What to produce |
In the data that follows, find the line with "genus: Dasyprocta"; transcribe it, every later line up to the one with "resting: 0%", and that line as well, exactly and with no others.

[Saved data entries]

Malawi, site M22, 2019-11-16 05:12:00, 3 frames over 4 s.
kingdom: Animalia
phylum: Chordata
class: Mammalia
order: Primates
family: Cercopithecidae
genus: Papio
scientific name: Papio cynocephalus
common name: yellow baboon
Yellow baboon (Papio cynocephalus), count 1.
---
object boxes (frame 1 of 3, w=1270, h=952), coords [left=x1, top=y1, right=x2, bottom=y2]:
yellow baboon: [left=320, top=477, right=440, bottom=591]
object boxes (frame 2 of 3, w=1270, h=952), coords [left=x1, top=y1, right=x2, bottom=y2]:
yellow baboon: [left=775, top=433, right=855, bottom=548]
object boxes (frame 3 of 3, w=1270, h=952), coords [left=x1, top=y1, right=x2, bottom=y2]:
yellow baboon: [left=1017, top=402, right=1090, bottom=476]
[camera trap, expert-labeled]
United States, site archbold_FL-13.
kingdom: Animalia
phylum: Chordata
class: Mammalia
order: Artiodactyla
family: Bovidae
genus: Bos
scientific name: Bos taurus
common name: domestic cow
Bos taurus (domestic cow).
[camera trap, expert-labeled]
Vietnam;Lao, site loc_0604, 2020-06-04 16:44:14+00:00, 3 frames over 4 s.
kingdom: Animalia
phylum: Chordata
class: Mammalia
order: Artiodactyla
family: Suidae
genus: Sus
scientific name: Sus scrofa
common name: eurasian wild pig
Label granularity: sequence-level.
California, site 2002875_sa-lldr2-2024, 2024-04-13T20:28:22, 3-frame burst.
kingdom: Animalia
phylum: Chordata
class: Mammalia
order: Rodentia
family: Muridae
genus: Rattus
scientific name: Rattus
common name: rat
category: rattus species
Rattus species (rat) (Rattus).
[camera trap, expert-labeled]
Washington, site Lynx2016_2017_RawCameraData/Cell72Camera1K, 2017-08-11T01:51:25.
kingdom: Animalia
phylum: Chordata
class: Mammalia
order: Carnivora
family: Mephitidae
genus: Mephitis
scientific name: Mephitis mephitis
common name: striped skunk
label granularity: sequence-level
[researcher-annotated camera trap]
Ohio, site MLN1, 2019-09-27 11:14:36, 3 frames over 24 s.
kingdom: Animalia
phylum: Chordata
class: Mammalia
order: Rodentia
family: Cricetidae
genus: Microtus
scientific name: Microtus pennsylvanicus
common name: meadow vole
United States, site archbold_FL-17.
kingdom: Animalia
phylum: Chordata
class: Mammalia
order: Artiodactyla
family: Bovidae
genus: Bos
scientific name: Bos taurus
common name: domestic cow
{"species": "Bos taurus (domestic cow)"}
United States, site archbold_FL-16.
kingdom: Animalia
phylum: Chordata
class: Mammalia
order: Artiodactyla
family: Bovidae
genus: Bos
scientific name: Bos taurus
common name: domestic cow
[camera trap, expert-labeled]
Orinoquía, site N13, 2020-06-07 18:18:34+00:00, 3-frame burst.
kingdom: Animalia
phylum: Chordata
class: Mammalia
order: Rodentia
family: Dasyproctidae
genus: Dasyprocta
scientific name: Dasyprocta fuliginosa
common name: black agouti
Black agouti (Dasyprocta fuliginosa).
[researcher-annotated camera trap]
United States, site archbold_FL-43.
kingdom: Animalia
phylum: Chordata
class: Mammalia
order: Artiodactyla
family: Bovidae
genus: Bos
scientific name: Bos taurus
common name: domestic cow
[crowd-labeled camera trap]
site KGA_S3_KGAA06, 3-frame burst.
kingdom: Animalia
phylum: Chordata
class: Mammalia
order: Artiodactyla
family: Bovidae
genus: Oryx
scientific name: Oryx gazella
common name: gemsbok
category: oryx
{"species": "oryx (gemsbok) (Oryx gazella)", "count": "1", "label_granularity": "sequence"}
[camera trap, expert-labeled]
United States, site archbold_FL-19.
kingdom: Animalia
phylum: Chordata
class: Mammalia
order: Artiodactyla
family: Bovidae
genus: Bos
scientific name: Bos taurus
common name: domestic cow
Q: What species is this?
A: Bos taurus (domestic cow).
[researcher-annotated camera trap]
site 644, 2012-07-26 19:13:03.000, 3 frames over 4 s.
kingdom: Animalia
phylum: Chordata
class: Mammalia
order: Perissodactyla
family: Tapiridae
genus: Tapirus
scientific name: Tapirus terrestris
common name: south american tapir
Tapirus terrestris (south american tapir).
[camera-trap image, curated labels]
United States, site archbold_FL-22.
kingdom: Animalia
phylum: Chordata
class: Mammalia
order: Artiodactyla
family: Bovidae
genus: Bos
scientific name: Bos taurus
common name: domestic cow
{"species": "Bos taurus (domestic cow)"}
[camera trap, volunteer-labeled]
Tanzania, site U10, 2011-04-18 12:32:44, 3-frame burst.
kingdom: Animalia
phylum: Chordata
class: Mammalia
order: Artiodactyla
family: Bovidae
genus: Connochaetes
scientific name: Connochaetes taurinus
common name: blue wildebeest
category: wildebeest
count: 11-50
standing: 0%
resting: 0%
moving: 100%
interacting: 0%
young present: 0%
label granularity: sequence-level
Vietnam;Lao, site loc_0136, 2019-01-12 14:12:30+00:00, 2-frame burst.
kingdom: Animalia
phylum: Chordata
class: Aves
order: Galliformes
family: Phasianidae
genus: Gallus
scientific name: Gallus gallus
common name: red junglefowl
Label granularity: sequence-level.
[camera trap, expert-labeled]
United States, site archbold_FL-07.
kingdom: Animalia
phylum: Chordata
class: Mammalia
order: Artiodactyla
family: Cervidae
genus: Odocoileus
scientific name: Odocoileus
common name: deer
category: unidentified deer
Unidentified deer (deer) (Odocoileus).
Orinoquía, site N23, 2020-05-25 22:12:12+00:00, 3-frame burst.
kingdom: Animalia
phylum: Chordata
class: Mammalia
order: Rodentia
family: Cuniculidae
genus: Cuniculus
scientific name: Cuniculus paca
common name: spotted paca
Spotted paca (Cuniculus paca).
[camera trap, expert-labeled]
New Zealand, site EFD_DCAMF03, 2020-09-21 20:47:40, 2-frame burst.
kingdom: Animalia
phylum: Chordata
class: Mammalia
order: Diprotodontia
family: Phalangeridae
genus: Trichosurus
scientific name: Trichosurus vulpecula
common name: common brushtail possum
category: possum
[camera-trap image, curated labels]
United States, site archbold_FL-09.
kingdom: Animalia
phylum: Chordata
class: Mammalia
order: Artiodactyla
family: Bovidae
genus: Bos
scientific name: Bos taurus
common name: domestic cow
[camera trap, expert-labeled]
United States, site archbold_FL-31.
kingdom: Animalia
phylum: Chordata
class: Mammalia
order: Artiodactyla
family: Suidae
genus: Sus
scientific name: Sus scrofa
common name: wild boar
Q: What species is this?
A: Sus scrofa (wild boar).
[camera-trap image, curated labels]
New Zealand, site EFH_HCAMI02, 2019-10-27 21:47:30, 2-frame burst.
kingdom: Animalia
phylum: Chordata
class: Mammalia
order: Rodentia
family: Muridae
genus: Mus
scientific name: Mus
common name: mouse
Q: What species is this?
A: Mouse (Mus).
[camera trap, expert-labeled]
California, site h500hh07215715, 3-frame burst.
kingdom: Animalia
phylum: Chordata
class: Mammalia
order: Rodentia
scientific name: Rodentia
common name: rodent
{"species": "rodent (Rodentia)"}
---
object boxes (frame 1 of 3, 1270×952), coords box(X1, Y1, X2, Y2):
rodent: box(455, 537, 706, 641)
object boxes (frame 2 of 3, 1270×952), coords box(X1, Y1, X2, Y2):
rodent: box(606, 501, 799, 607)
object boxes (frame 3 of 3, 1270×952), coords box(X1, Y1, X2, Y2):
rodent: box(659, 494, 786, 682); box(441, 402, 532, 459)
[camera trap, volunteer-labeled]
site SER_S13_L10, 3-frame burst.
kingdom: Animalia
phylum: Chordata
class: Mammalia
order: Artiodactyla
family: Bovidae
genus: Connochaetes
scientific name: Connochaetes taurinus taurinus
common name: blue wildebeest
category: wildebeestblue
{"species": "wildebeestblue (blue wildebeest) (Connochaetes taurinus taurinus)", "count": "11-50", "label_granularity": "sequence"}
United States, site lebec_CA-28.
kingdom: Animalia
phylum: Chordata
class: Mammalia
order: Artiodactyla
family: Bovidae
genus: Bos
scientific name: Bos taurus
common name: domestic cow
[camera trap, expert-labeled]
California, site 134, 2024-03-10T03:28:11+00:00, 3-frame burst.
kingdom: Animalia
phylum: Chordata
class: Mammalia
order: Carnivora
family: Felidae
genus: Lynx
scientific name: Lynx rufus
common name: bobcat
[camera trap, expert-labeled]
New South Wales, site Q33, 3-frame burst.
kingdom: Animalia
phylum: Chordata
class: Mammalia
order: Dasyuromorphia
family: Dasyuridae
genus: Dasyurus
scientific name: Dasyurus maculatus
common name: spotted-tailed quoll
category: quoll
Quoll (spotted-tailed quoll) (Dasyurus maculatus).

Exercise output |
genus: Dasyprocta
scientific name: Dasyprocta fuliginosa
common name: black agouti
Black agouti (Dasyprocta fuliginosa).
[researcher-annotated camera trap]
United States, site archbold_FL-43.
kingdom: Animalia
phylum: Chordata
class: Mammalia
order: Artiodactyla
family: Bovidae
genus: Bos
scientific name: Bos taurus
common name: domestic cow
[crowd-labeled camera trap]
site KGA_S3_KGAA06, 3-frame burst.
kingdom: Animalia
phylum: Chordata
class: Mammalia
order: Artiodactyla
family: Bovidae
genus: Oryx
scientific name: Oryx gazella
common name: gemsbok
category: oryx
{"species": "oryx (gemsbok) (Oryx gazella)", "count": "1", "label_granularity": "sequence"}
[camera trap, expert-labeled]
United States, site archbold_FL-19.
kingdom: Animalia
phylum: Chordata
class: Mammalia
order: Artiodactyla
family: Bovidae
genus: Bos
scientific name: Bos taurus
common name: domestic cow
Q: What species is this?
A: Bos taurus (domestic cow).
[researcher-annotated camera trap]
site 644, 2012-07-26 19:13:03.000, 3 frames over 4 s.
kingdom: Animalia
phylum: Chordata
class: Mammalia
order: Perissodactyla
family: Tapiridae
genus: Tapirus
scientific name: Tapirus terrestris
common name: south american tapir
Tapirus terrestris (south american tapir).
[camera-trap image, curated labels]
United States, site archbold_FL-22.
kingdom: Animalia
phylum: Chordata
class: Mammalia
order: Artiodactyla
family: Bovidae
genus: Bos
scientific name: Bos taurus
common name: domestic cow
{"species": "Bos taurus (domestic cow)"}
[camera trap, volunteer-labeled]
Tanzania, site U10, 2011-04-18 12:32:44, 3-frame burst.
kingdom: Animalia
phylum: Chordata
class: Mammalia
order: Artiodactyla
family: Bovidae
genus: Connochaetes
scientific name: Connochaetes taurinus
common name: blue wildebeest
category: wildebeest
count: 11-50
standing: 0%
resting: 0%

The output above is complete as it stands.